------ TEXT SHOWN
How El Salvador Adopted Bitcoin in Five Hours

Jun 11, 2021
4:13 PM
Originally published at El Faro

On June 8, 2021, 62 of 84 deputies in the Nuevas Ideas-controlled Legislative Assembly to make the cryptocurrency bitcoin legal tender in El Salvador. The bill, sponsored by President Bukele and allegedly written with the help of U.S. bitcoin entrepreneur Jack Mallers, was presented to the legislature just five hours before becoming law. It will take effect 90 days from passage. (Photo via El Faro)

By Nelson Rauda and Roman Gressier

At 7 p.m. on Tuesday, June 8, two events competed for Salvadorans’ attention: on the one hand, kickoff for the men’s national soccer team; on the other, the economy minister’s presentation of a bill to convert bitcoin into legal tender in the country. By 8:45, Salvadoran forward Walmer Martínez had yet to consummate a three-nil victory over Antigua and Barbuda, but the Legislative Assembly’s Finance Committee had already sent the bill, mandating that Salvadorans accept the digital currency in exchange for goods and services, to the Assembly floor for a final vote.

El Salvador is the first country in the world to make bitcoin legal tender, effective in September. By any account, the Bukele administration rushed the bitcoin law through the legislature. From its initial presentation to its passage with 62 of 84 votes, the bill spent five hours in the Assembly, ending just after midnight on June 9.

The law requires “every economic actor to accept bitcoin as a form of payment” and allows for the payment of taxes as well as debts acquired before the bill’s passage to be paid in the cryptocurrency. Excluded from these obligations are “those who evidently and by established fact cannot access the technologies to carry out bitcoin transactions.” The bill doesn’t specify the criteria for determining who gets the exemption. Rather than studying how the bill fit into existing legislation, the deputies simply decreed that “any provision contradicting it is hereby repealed.

The decision to dollarize El Salvador’s economy in 2001 was also hasty and lacking rigorous analysis and proper debate, economists say. President Francisco Flores announced the decision on November 22, 2000, and sent the bill to the Assembly the next day. It passed into law on November 30. A month later, dollars began circulating, but the permanent rise in foreign investment that Flores promised never followed. By the time the Bitcoin Law was passed, just two and a half days had gone by since Bukele made a surprise virtual appearance at the Bitcoin 2021 conference in Miami to announce that El Salvador would convert bitcoin into legal tender.
------------
------ DATASET EXTRACT
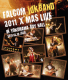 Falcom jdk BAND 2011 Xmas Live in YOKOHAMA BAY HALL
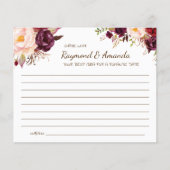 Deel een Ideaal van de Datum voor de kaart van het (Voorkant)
------------
• **TO DO**:
a. Can you put this sentence from the article on El Salvador's bitcoin law into Spanish: "El Salvador is the first country in the world to make bitcoin legal tender, effective in September."
b. Pick up the article on El Salvador's bitcoin law after its last sentence and keep writing.

• **TASK RESULTS**:
a. El Salvador es el primer país del mundo en convertir el bitcoin en moneda de curso legal, con vigencia a partir de septiembre.

b.
On stage during the announcement, and apparently holding back tears of joy, was U.S. cryptocurrency executive Jack Mallers, 27, dressed in a baseball cap and hoodie. He revealed that Yusef Bukele, one of the president’s three brothers and closest advisors, had reached out to him. “I kind of pissed my pants,” he recounted.

Yusef explained to him that 70 percent of the population has no bank account and that he had been working with the government to develop a platform to increase financial inclusion by allowing users to send free remittances, “so that when you send money home they’re not going to take fucking half of it.” The government also “asked me to help write a bill,” he elaborated, to convert bitcoin into legal tender.

A 2016 poll conducted by El Salvador’s Central Reserve Bank revealed that 77 percent of Salvadorans lack a savings account and that two in five have none of the following: a savings account, credit card, insurance, or pension. Western Union, a middle man for remittances, says it charges 6 percent per transfer, though Bukele told bitcoin entrepreneurs on Twitter the day that the bill passed that the rate reached 30 percent.

The Bukele administration contracted Jack Mallers’s company, Strike, to create a digital bitcoin wallet, an application similar to those of private banks in which clients can make transfers, consult their account balance, and access other services. The difference, given that bitcoin is totally digital, is that there are no ATMs or cash withdrawals. Salvadorans will be able to use other wallets according to availability but will have the government wallet as a fallback.

The bitcoin announcement happened on Saturday, June 5. By the following Tuesday, the Bitcoin Law, which Mallers allegedly helped to write, passed through the Assembly at breakneck pace. Between the announcement and the bill’s passage, those who most received Bukele’s public and personal courtship to promote his project were foreign investors.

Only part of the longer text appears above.